When compared with the rest of Canada the Ontario government’s $4.8 billion underfunding for hospitals like Sault Area Hospital, means skeleton hospital staffing and much less care for Sault Ste. Marie patients, a report released today has found. The report (Fewer Hands, Less Hospital Care) compares funding, staffing, nursing, and readmissions in Ontario and other provinces.
Based on the latest figures from the Canadian Institute for Health Information (CIHI), Ontario government funding for hospitals is $1,395.73 per capita. The rest of Canada, excluding Ontario, spends $1,749.69 per capita. In other words, provincial and territorial governments outside of Ontario spend $353.96 more per person on hospitals than Ontario does. That is a whopping 25.3 per cent more than Ontario.
Overall there would be an additional 45,500 hospital employees, 15,200 of them nurses, in Ontario if funding was on par with the average for the rest of Canada.

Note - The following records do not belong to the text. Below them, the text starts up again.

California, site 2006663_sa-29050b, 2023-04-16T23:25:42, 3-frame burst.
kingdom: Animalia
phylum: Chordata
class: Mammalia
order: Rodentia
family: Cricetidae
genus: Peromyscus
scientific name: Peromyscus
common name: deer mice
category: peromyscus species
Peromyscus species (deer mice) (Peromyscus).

The Fewer Hands, Less Hospital Care report found that for Sault Ste. Marie, Ontario’s level of funding results in 83 fewer nurses and 248 fewer people providing care in the hospital.

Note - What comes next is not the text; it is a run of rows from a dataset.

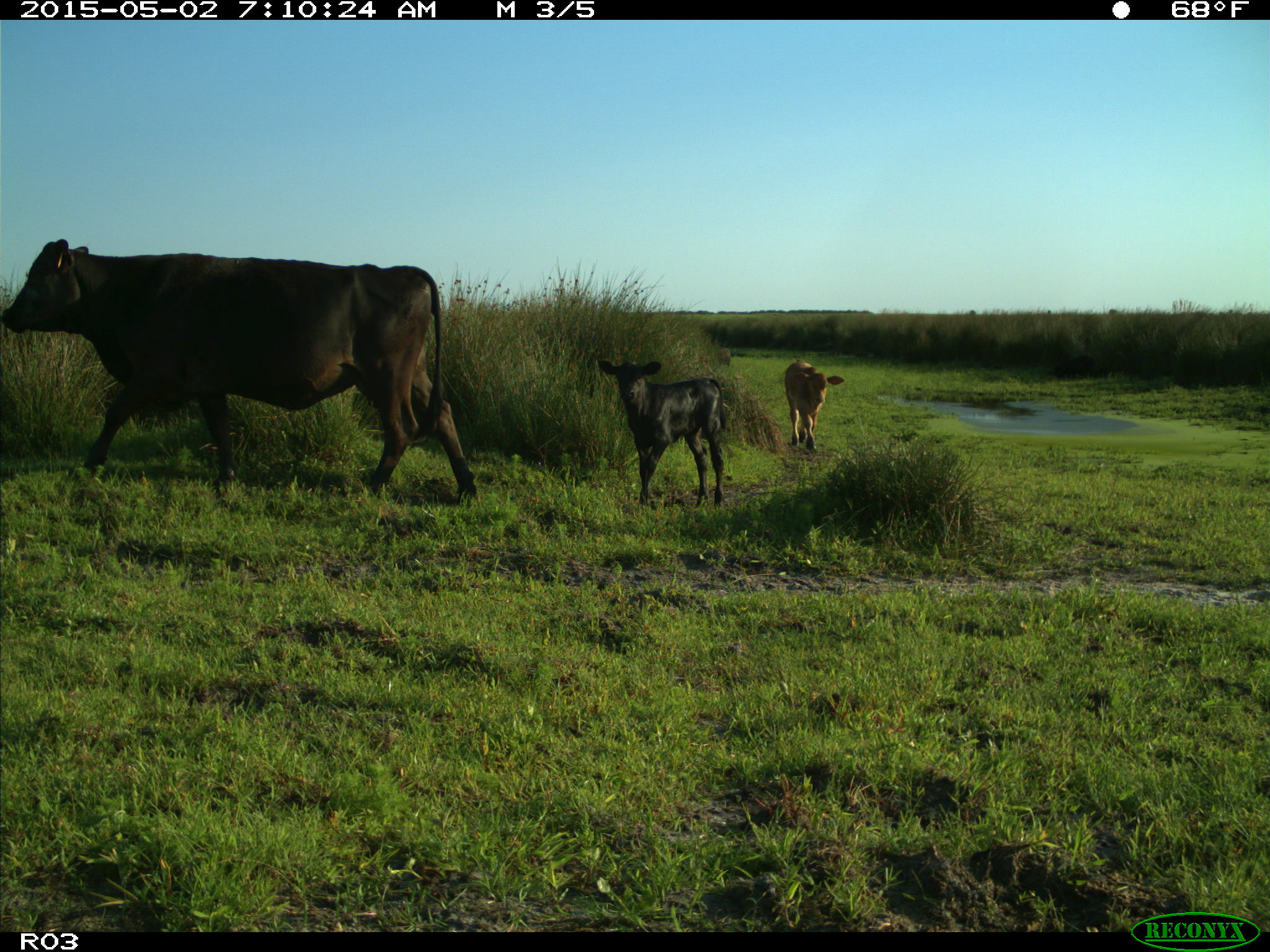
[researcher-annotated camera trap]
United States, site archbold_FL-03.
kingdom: Animalia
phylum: Chordata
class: Mammalia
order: Artiodactyla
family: Bovidae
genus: Bos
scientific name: Bos taurus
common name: domestic cow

“The $4.8 billion shortfall in hospital funding in Ontario is counted in 6 hours less nursing care per patient in our hospital. Our hospitals have significantly higher readmission rates than the rest of the country because of our radically shortened lengths of stays,” says Michael Hurley, president of the Ontario Council of Hospital Unions (OCHU/CUPE).

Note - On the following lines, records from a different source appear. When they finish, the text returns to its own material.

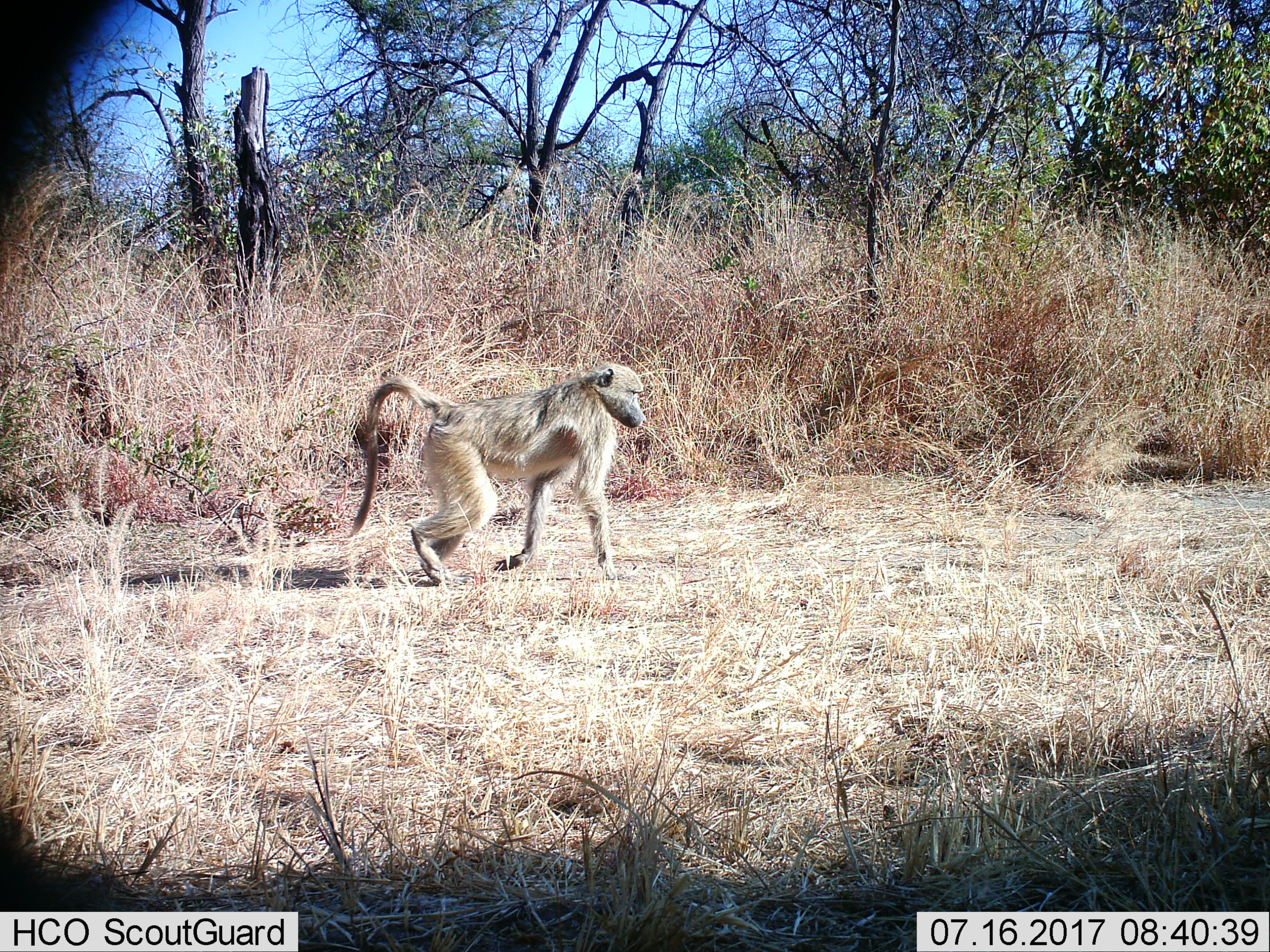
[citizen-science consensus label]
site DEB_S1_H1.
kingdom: Animalia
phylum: Chordata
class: Mammalia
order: Primates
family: Cercopithecidae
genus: Papio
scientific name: Papio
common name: baboon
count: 1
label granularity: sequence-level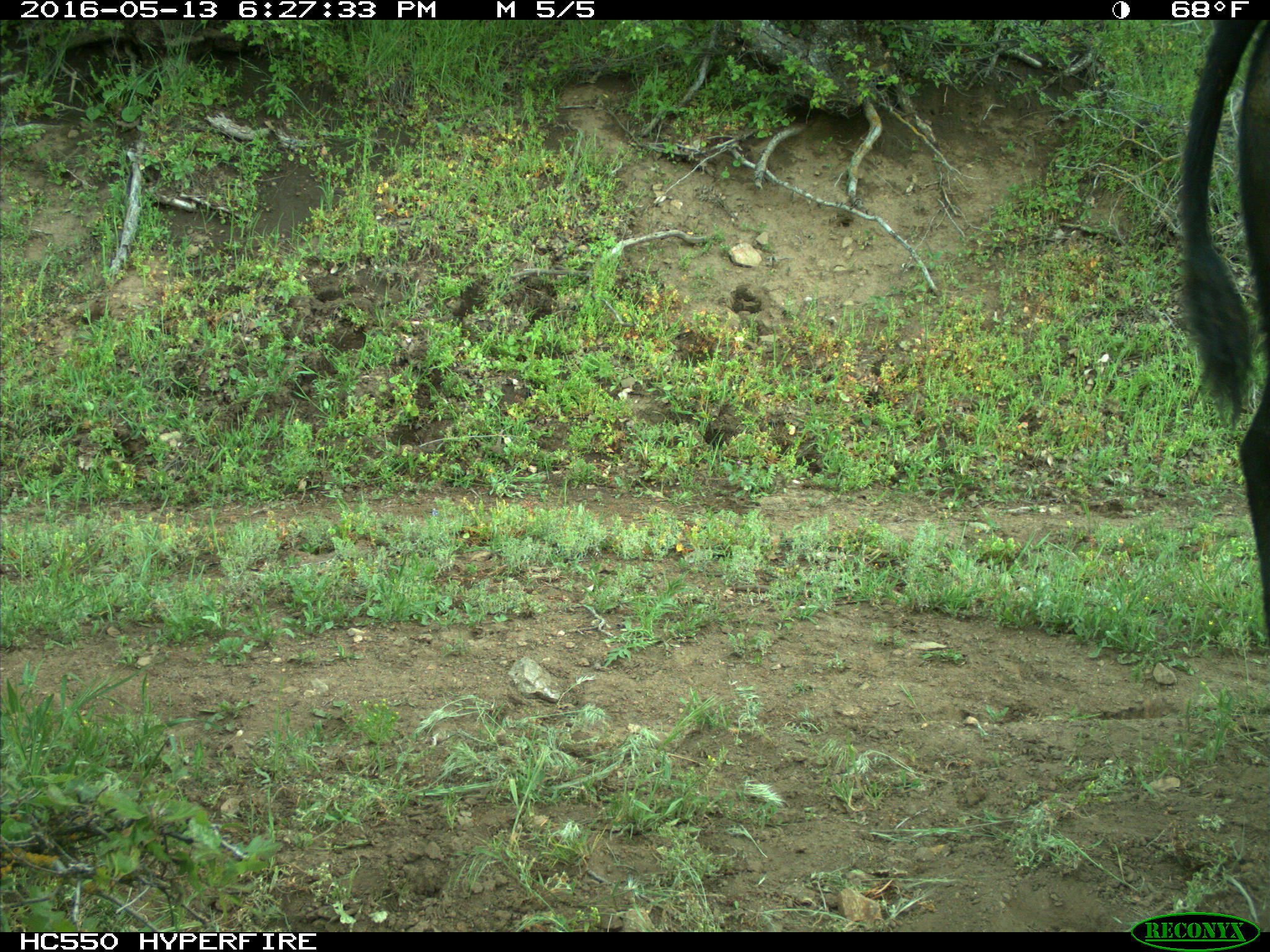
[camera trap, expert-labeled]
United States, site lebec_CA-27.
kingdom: Animalia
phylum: Chordata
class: Mammalia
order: Artiodactyla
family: Bovidae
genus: Bos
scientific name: Bos taurus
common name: domestic cow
Bos taurus (domestic cow).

CIHI data shows that per capita expenditures on hospitals has declined for the last three years with real hospital funding cut by 10 per cent. Ontario has fallen a long way behind other provinces since the Liberals were elected in 2003 — and especially since the beginning of Liberal austerity in 2010.
This gap, has significant consequences for local communities and patients, says Hurley with “thousands of patients turned away from hospital or sent home while still acutely ill and thousands more dying from hospital-acquired infections due in part to overcrowding. All the while shifting system costs to individuals, forcing them and their families to travel hundreds of kilometres for treatment. We call on the provincial government to fund our hospitals at the average of the rest of Canada.”
Average Ontario hospital funding for the population the size of Sault Ste. Marie in 2005/6 would have been about $3.59 million less than average funding for the same population outside of Ontario. But by 2015/16 the funding shortfall for a population the size of the City of Sault Ste. Marie would have exploded to $26.6 million.